The theater event hosted by the authors Kathy Najimy, Linda Perry, Chely Wright, and Lauren Blitzer was Chicken Soup for the soul of women. After that eponymous venue at Symphony space, many were excited to get home, devour the book My Moment – 106 Women on Fighting for Themselves, and meet more empowered women. Included with the ticket price were photos with various artists and autographs, obtained like true starstruck fans on the book’s pages.
“For the girls and women who have gone before us – each laying down their single pebble to pave the road upon which we all walk. With gratitude, Kristin, Kathy, Linda Chely, and Lauren.” A thought-provoking dedication kicks off the book.
“The moment I was born.” Chrissie Hyde.
That is the first My Moment account – in its entirety.
The question is, “What was the moment in your life when you realized you were ready to fight for yourself?”
Credit to Hyde for being clever, but is that it?
Have you ever seen the movie and the play version of the same work? The live theatrical performance is always better. That describes My Moment. The Symphony Space was a live rendition of the selected stories told in the voices of the subjects, adding songs, poetry, and energy to draw the story from the page and breathe life into it. Perhaps the authors will consider another show with more contributors telling their stories. Take it on the road like Selected Shorts.
The curators boast a diverse group of women contributors, but their anti-conservative stance was glaring. There are a plethora of Trump haters – Rosanna Arquette took a selfie wearing a “F*CK Trump” t-shirt without the asterisk. Mary L. Trump, the niece of the 45th President, explains why she couldn’t come forward earlier to affect the 2016 vote. If the message of hope is universal, why not tell the stories of women from all walks of life?

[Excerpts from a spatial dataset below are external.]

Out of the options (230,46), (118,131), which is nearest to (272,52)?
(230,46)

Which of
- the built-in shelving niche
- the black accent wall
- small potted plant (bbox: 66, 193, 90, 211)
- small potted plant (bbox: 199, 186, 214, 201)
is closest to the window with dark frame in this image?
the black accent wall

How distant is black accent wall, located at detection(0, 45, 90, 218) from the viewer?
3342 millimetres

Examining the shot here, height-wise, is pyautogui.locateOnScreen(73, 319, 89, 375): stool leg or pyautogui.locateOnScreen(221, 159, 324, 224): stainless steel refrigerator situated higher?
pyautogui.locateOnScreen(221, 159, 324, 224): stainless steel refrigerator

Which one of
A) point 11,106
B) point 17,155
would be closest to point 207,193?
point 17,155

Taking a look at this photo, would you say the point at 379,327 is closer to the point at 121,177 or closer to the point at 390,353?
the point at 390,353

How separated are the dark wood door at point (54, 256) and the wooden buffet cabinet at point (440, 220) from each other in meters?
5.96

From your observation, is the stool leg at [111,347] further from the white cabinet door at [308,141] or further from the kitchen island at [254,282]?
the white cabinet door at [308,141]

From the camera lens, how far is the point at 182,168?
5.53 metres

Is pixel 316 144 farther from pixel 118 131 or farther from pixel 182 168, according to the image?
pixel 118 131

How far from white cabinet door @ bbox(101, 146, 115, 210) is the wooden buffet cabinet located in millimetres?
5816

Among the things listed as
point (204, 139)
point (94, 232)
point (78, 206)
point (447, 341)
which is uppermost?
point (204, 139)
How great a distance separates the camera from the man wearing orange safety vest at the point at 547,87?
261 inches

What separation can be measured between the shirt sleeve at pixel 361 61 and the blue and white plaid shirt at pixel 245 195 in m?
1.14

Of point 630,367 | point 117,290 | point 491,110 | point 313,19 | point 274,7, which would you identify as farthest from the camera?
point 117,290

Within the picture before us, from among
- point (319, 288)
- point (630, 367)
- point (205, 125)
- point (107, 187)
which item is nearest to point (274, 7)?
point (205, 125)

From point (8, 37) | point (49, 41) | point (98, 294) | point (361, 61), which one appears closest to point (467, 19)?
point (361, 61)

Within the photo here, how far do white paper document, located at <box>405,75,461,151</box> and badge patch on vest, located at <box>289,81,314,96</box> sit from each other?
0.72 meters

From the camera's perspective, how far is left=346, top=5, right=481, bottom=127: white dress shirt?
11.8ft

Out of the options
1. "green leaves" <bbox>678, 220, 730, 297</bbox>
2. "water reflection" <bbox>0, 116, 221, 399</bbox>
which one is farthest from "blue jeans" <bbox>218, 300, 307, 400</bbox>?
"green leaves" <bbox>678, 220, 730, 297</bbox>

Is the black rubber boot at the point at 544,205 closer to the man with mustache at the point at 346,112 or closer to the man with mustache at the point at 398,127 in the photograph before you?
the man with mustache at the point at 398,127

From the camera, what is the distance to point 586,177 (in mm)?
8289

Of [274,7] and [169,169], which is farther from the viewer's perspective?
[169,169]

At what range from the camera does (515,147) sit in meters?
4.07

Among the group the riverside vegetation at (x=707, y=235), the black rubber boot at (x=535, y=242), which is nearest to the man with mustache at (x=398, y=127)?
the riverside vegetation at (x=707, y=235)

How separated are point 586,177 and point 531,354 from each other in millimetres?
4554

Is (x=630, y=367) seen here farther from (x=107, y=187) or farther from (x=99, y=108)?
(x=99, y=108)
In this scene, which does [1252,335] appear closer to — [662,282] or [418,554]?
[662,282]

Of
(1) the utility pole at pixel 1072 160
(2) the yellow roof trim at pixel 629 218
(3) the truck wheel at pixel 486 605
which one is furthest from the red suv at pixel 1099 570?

The youngest contributor Havana Chapman-Edwards is only 10 years old. Her fellow classmates and those younger may need parental guidance in viewing the collection and making sense of it.
The curators state that their inspiration for this book was “the heroic Dr. Christine Blasey Ford standing in the Senate Chambers. With her right hand raised, she swore to tell the truth – the whole truth. Her voice shaking, she recalled and relived a sexual assault committed by a man about to serve a lifetime appointment to the highest court in the land.” Why was she not included in the book?
In the case of Rabia Chaudry, attorney, advocate, and author, who was heartbreaking on stage, her story possessed a mere seven lines in the book. The truncated version did not do her justice.
Billed as an “invigorating handbook for any woman making their way through the world,” it should be taken as more of a cautionary tale, with some advice perhaps as to what not to do.
Operatic soprano and activist Renée Fleming writes, “singing is the most personal kind of music-making because the instrument lives inside us. The sound is unique to each individual, like snowflakes, no two are exactly alike.” Perhaps that unique sound is why one-fourth of the women contributors consider themselves singers. Fleming’s writing was poetic with beautiful literary images and metaphors – perhaps another career awaits her.
I recommend going to see the live show if another gathering ensues and getting the book with your ticket rather than spend the $27.99 list price.
As explained in the Exception to the Rules play review, after suffering trauma how one responds is altered. Repeated trauma magnifies one’s ability to cope. Many of the women selected have survived and continue to cope with trauma.
This is for a targeted audience that would embrace and enjoy many of their heroes within the pages occupied by progressive women.